At the factory, we were captivated by the scale – raw lumber coming in the door, plunging down a huge conveyer belt, and being processed by computer-controlled saws. But even more impressive was understanding the amount of sophistication that goes into the process. For example, every single log is scanned and analyzed to optimize the cuts. This analysis evaluates each log’s characteristics, then determines which cuts make the most sense. It’s an impressively speedy, and very sophisticated process that was an eye opener to us. Overall, it maximizes use and minimizes waste. Even the byproducts are used as much as possible.
We’re also especially appreciative of Kalesnikoff’s approach. They are distinct from huge lumber manufacturers, uninterested in spitting more lumber out into the market, but instead focused on creating a quality product, responsibly.
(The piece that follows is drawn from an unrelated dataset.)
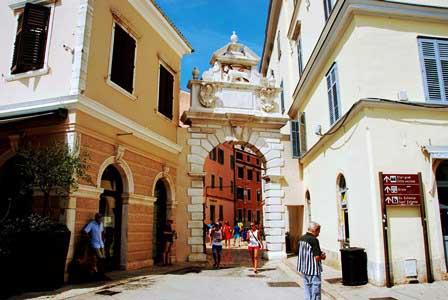 Arco Balbi, puerta de entrada del siglo XVII en Rovinj (Croacia)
Their philosophy, which is aligned with most mass timber manufacturers, is to treat lumber, and forests, with extreme care. (They call this process “Seedlings to Solutions.”) They’re committed to getting more out of each harvest, and finding utmost value in the timber they are producing.
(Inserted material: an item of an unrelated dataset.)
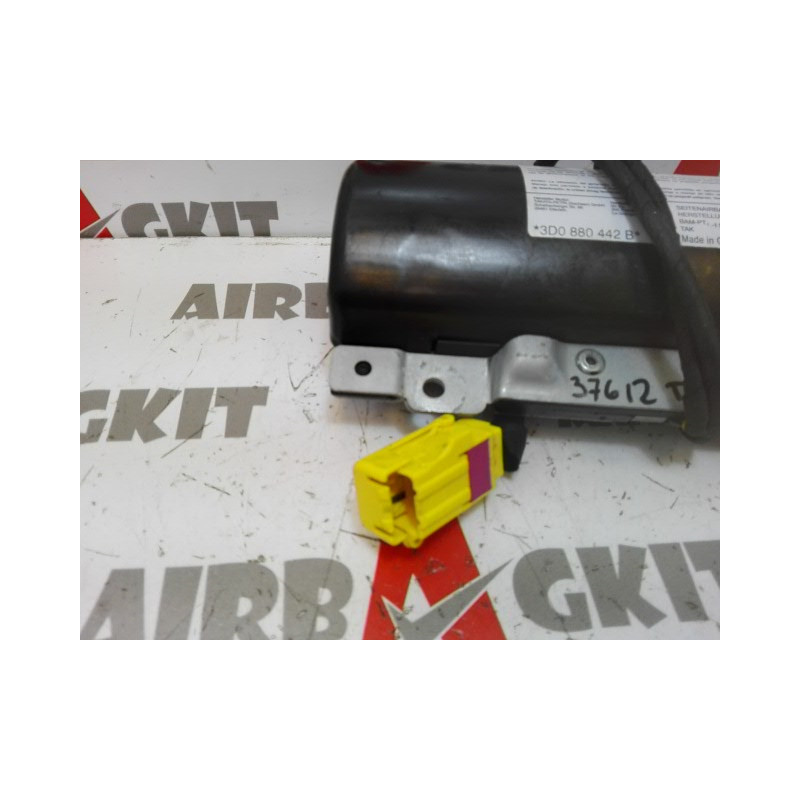 8D0880442B AIRBAG SEAT REAR RIGHT-VOLKSWAGEN PHAETON 2002 – 2007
This is entirely different than the greater market, which emphasizes speed and quantity. Since the lumber produced needs to be suitable for their CLT and Glulam products, the mill optimizes their processes specifically with that use in mind – including moisture content, structural properties, and visual grades. At times it requires slowing down, even when the tendency for some producers is to speed up. For example, when drying the cut pieces in the kilns, they have to slow down their process, otherwise, the wood won’t be suitable for the mass timber plant. The experience gave our team a great picture of how it all comes together.